Stored data entries:

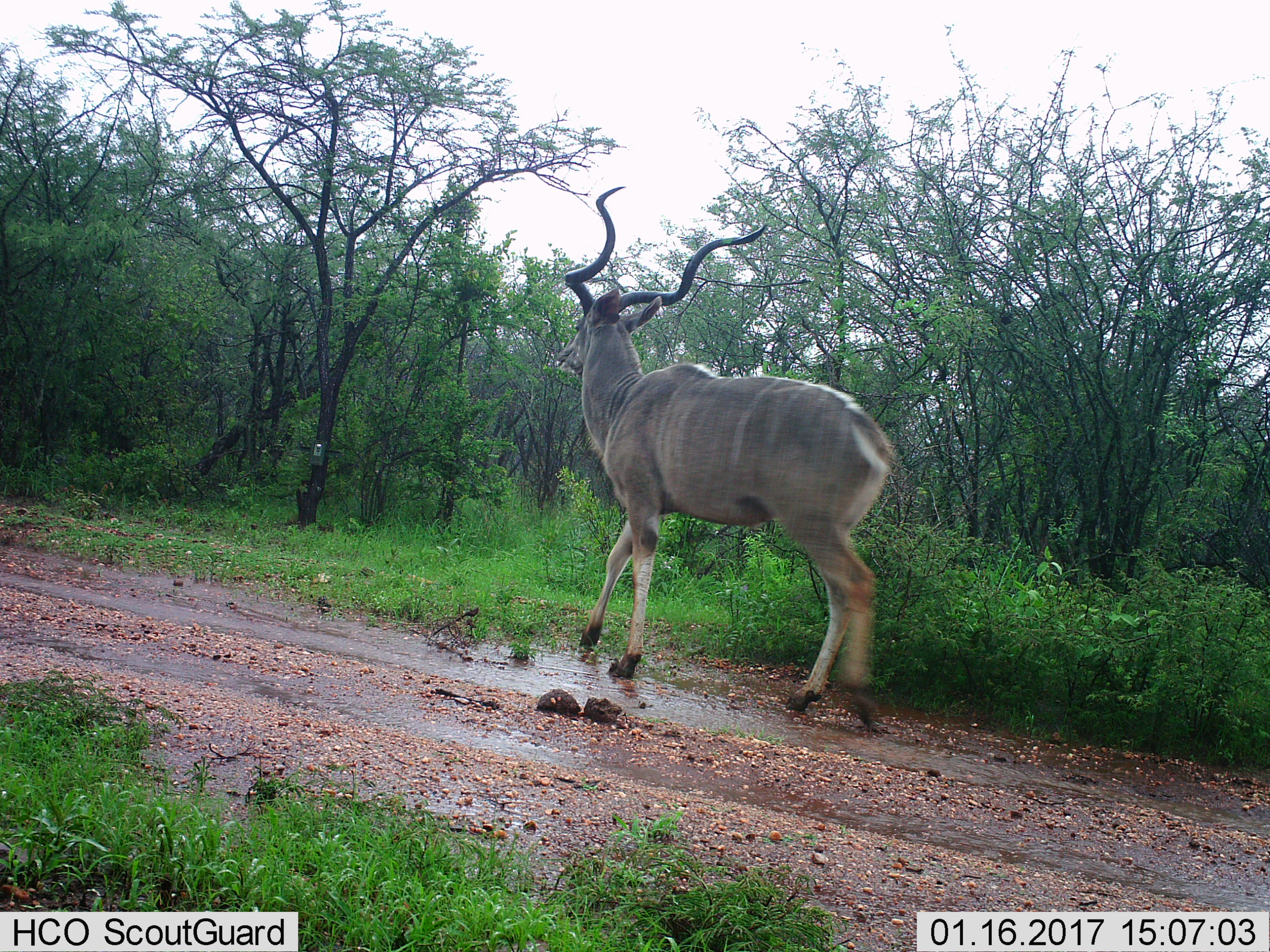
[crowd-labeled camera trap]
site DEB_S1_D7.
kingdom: Animalia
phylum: Chordata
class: Mammalia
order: Artiodactyla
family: Bovidae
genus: Tragelaphus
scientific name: Tragelaphus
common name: kudu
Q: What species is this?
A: Kudu (Tragelaphus).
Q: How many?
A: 1.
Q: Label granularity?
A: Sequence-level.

### What is required
Transcribe each line above verbatim, with the pictures left out.

### Solution for this problem
[crowd-labeled camera trap]
site DEB_S1_D7.
kingdom: Animalia
phylum: Chordata
class: Mammalia
order: Artiodactyla
family: Bovidae
genus: Tragelaphus
scientific name: Tragelaphus
common name: kudu
Q: What species is this?
A: Kudu (Tragelaphus).
Q: How many?
A: 1.
Q: Label granularity?
A: Sequence-level.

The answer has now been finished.